Park Young-sun, the embattled leader of the main opposition New Politics Alliance for Democracy (NPAD), remained in seclusion for a third day yesterday and is expected to step down from her post and quit the party as early as today, according to multiple sources.

“The possibility of Park leaving the party appears high,” said one of her aides, “given the various circumstances.”

In the worst-case scenario, according to NPAD sources, she may issue a written statement ripping the lid off the irrationalities she experienced while serving as interim leader of the party.

Some worried senior lawmakers tried to get in touch with Park to restrain her, but in vain: she didn’t show up at her office and couldn’t be found at her residence yesterday. Her phone was also switched off.

Chung Dong-young, a senior advisor for the party who has been close to Park since they worked together at broadcaster MBC as news anchors, said in an interview with local media yesterday that he heard Park had not wavered in her threat to desert the party.

“As far as I know Park, she is a straight line rather than a curve,” he said. “She is straightforward when it comes to expressing her thoughts and tends to carry out her intentions right away. I guess [her determination] is hard to be swayed.”

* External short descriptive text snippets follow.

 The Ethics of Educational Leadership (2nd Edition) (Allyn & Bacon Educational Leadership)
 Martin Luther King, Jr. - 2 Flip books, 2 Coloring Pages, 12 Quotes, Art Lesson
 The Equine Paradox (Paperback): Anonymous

On Monday, the 55-year-old journalist-turned-politician threatened to leave the party after more than 30 hardliners within the main opposition party, including some former supporters, called on her to resign from the leadership over the weekend.

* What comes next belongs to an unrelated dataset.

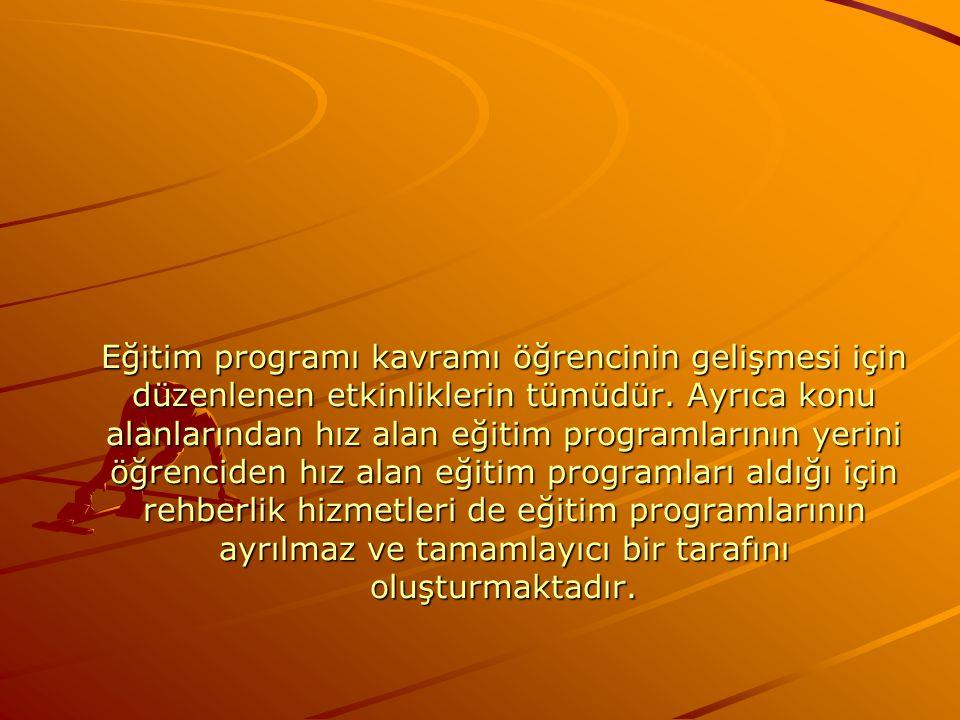 Eğitim programı kavramı öğrencinin gelişmesi için düzenlenen etkinliklerin tümüdür.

They faulted her attempt last week to appoint Lee Sang-don, a professor emeritus at Chung-Ang University and former member of the ruling Saenuri Party, as one of the two co-heads of an emergency committee that would control the NPAD until it holds a party convention early next year to elect a party leader and supreme council members.

It was an attempt to bring the NPAD closer to the political center that backfired.

Questions over Park’s leadership initially emerged after she made two deals with the Saenuri Party on a special bill to investigate the sinking of the Sewol ferry in April that led to over 300 deaths. The NPAD forced her to repudiate those deals over objections from the relatives of the students who died on the Sewol.

The NPAD’s deep disarray comes less than two months after its two former co-leaders, Ahn Cheol-soo and Kim Han-gill, stepped down after an electoral defeat in the July by-elections.

Hardline lawmakers want Park to resign as interim leader but consider her quitting the party “beyond imagination.”

Rep. You Seung-hee, one of hardliners, said, “I have yet to confirm [the report of Park’s determination to withdraw from the party], nor do I want to believe it.”

The repercussions of her departure would be major given that the party was already divided along factional lines. Rep. Moon Jae-in, for instance, leads a faction that was loyal to former President Roh Moo-hyun, whereas a different faction followed Roh’s predecessor Kim Dae-jung. There is also a faction that consists of first- and second-term lawmakers with more progressive tendencies.